◆ **HOW TO COMPLETE THIS TASK**
With the pictures left out, write out exactly the lines of the listing below that run from the line with "this 500×281 image." through the line with "this 1270×952 image.".

◆ **INPUT DATA**
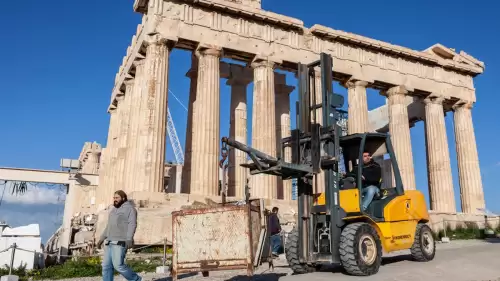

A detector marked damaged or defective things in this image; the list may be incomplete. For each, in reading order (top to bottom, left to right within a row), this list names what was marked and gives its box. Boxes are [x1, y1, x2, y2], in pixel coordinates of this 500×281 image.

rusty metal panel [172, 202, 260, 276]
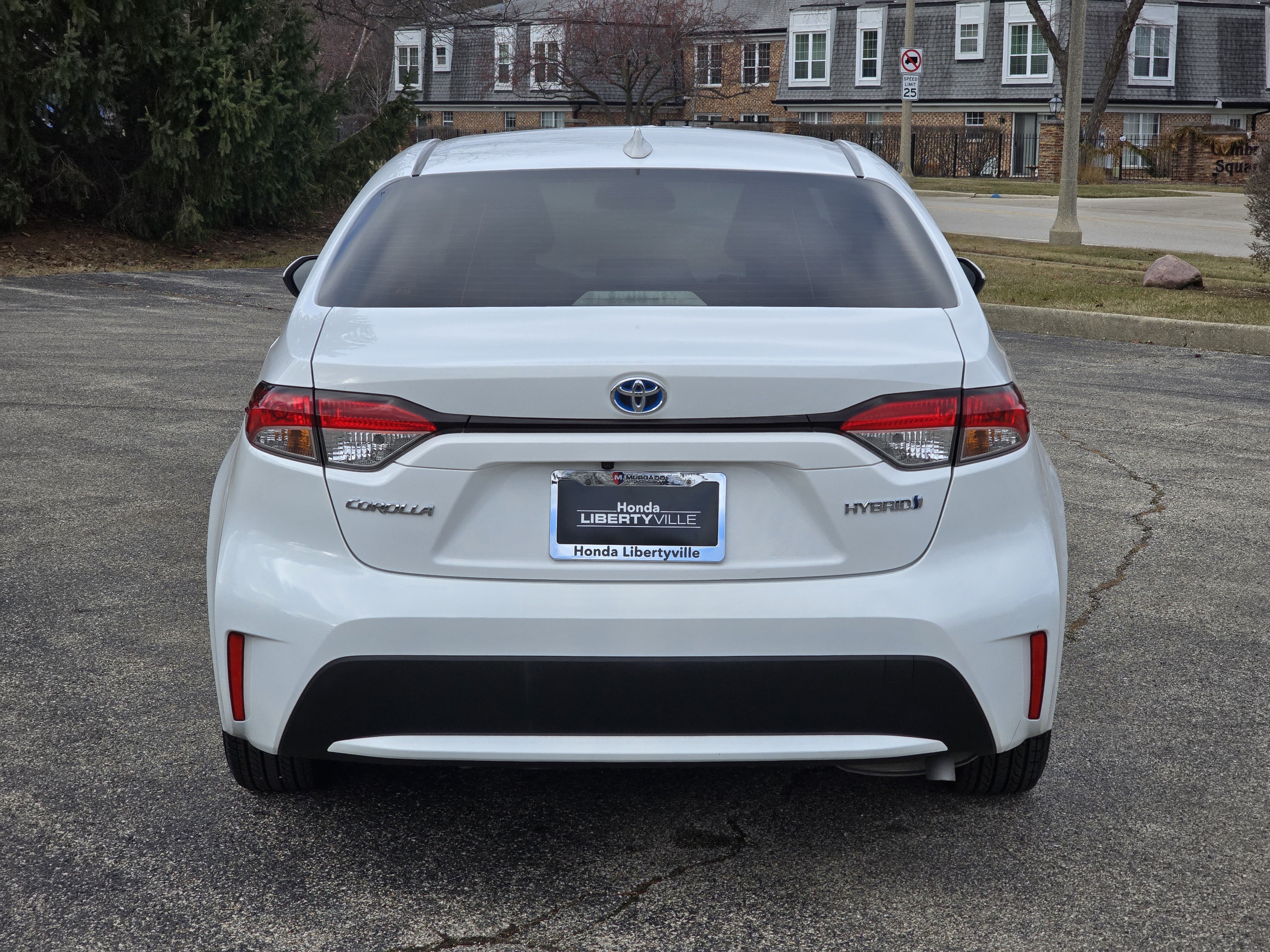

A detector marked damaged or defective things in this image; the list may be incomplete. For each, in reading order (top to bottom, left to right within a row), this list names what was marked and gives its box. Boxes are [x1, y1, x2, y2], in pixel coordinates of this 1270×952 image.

--

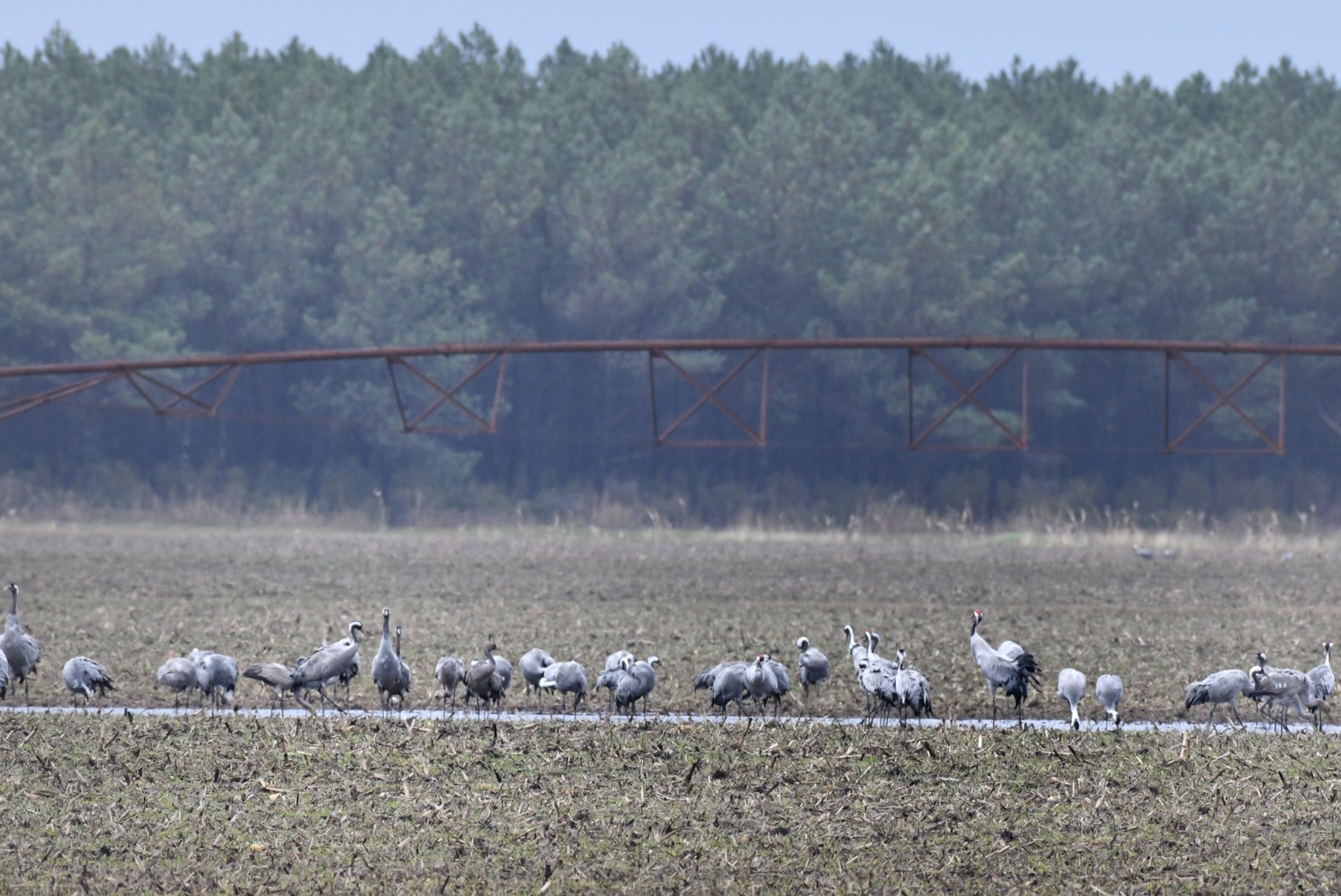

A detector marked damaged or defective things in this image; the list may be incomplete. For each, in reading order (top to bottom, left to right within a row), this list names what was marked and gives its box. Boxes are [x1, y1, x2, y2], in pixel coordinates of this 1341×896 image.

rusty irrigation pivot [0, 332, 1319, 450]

* * *

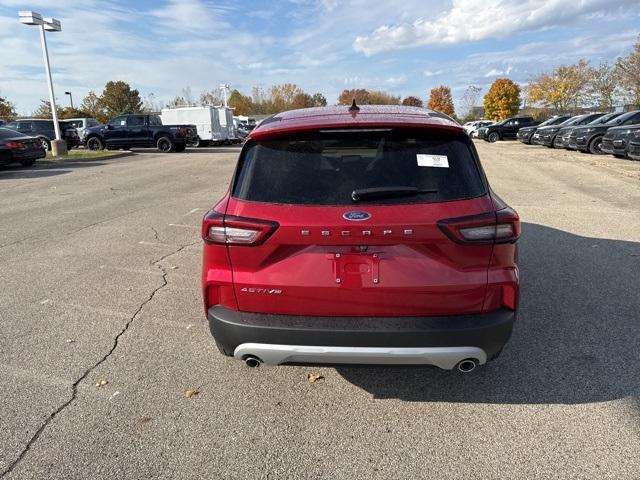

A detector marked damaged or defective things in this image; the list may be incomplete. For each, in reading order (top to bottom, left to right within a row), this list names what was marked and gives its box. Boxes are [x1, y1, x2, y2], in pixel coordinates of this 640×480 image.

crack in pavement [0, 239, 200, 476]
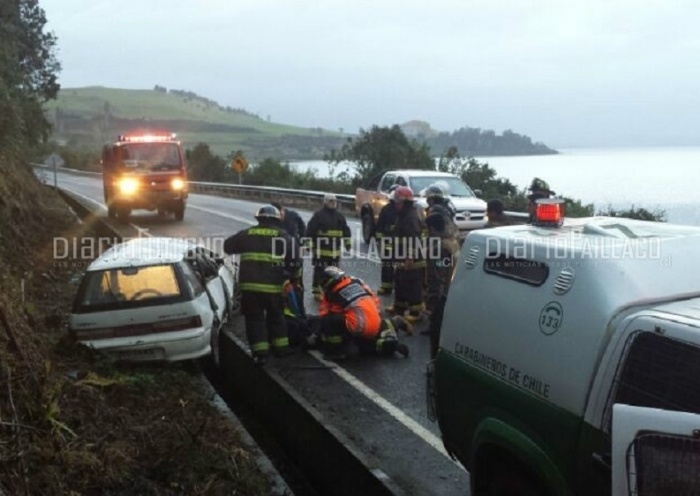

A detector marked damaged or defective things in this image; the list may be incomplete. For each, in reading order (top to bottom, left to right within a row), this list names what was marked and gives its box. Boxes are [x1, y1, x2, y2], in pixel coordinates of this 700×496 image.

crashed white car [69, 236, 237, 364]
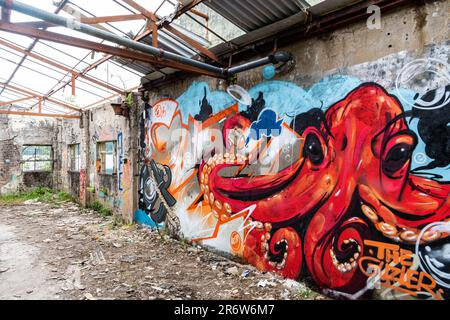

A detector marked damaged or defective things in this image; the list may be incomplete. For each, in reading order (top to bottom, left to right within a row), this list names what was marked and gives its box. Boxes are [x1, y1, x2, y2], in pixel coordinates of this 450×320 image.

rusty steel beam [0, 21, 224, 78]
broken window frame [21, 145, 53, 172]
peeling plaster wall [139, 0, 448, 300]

◆ **TASK SOLUTION**
A detector marked damaged or defective things in this image; the list may be incomplete. For each, in reading order (top to bottom, left to right within a row), this list names what was marked and gives its box. Boxes are [x1, y1, x2, y2], in pixel coordinates of this 500×281 image.

rusty metal panel [172, 202, 260, 276]

A detector marked damaged or defective things in this image; the list may be incomplete. For each, in reading order (top to bottom, left to right within a row), this list names what was marked and gives its box. Boxes are [x1, y1, x2, y2], in pixel coordinates of this 1270×952 image.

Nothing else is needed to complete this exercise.